律令编纂问题,亦即汉代是否存在“法典”问题。近现代中国法律史研究,除沈家本、程树德等学者坚持传统考证方法外,以西方近现代法学框定并定性中国古代法律的“新法律史”,似乎已成为20世纪中国法史学表述的基本范式。⑦在“新法史”的背景下,“法典编纂”沿革向来都是其中的重要组成部分,李悝的“法经”、萧何“九章律”等等,被学术界视为“法典”也就不足为奇,但是否准确却很少引起学者的思考。⑧

如果将“法典”视为古代法律典籍或成文法的代称,则以“法典”来称谓“九章律”等法律确实无可挑剔。问题在于“法典”的古义与今义差别太大,学术界所称的“法典”,往往是将今义“法典”视作古义,忽略了“法典”含义的古今变迁。中国古代确实有“法典”一词,但与法学意义上的“法典”不同。南朝至隋唐时代,“法典”多与佛教有关,似多指佛教典籍。比如,《方等陀罗尼斋忏文》中就有“今谨于法典,本之经教”等语,⑨隋文帝《遗释慧则》书中有“朕尊崇圣教,重兴法典”等语。⑩隋唐以降,“法典”多为律令或法律的同义语。比如,明人杨一清《关中奏议》中就有“臣误事贻患之人,诚宜早正法典,罢归田里”等语,(11)因为法字可被训为典则,有规则、规定等法律意义,故多为法律典章的代称。近代以来所说的“法典”,是指现行法(亦即成文法的规范性文件)系统化的表现形式之一种,其系统化方法主要有法典编纂与法规汇编。法律史上所说的“法典”,主要是针对前者(亦即法典编纂)而言。重新审定某一法律部门的全部现行法律规范,废除已经陈旧的,修改相互抵触的部分,弥补其缺陷或空白,使之成为基于某些共同原则、内容协调一致、有机联系的统一法律,这种法律就称为法典。法典较单行法规系统、完备,是一种新的立法文件。随着法典的颁布,相应的单行法规即被废除。(12)明白法典这一称谓古今含义的变化,很难说中国古代的法律典籍,特别是魏晋之前的法律典籍可以名正言顺的被称为“法典”。
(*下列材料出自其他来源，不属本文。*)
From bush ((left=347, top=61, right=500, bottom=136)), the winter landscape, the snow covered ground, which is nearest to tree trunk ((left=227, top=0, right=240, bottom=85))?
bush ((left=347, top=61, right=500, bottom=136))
更重要的是,汉律并不符合法典编纂的技术特征。早在半个多世纪前,滋贺秀三就以唐律令为典型,剖析法典编纂技术所应具有的特征:(一)法规根据刑罚、非刑罚的观点分类编纂;(二)全部律或者令,作为单一不可分的法典(律典、令典)编纂。具体地说,又分两点:1.律典、令典在一个时期分别只存在一部,而且不存在该律典令典不包含的以律、令为名的法规。因此,以律令为名的全部法规,同时制定、同时废止。2.一旦制定出来的律典、令典,即使被废止,也不加以部分变更。如果确有改正的必要,也要采取编纂新律典、令典而废除旧律典、令典的形式。(13)在可以接触到秦汉律令文本的今天,很难说秦汉律令符合法典编纂特征。比如,张家山汉简诸律制作年代不一(详下),也未按刑罚与非刑罚的观点分类。(14)那么,如果以法典来称谓“法经”、“九章律”,不仅会遮蔽律令编纂形态的历史变迁,也会得出汉代法典具有“开放性”等认识。(15)因此,笔者认同徐世虹的提法:“汉代立法并无统一的法典,而是由单篇律与令共同构成律令体系。”(16)实际上,不仅汉代律令体系如此,秦及此前恐亦概莫能外。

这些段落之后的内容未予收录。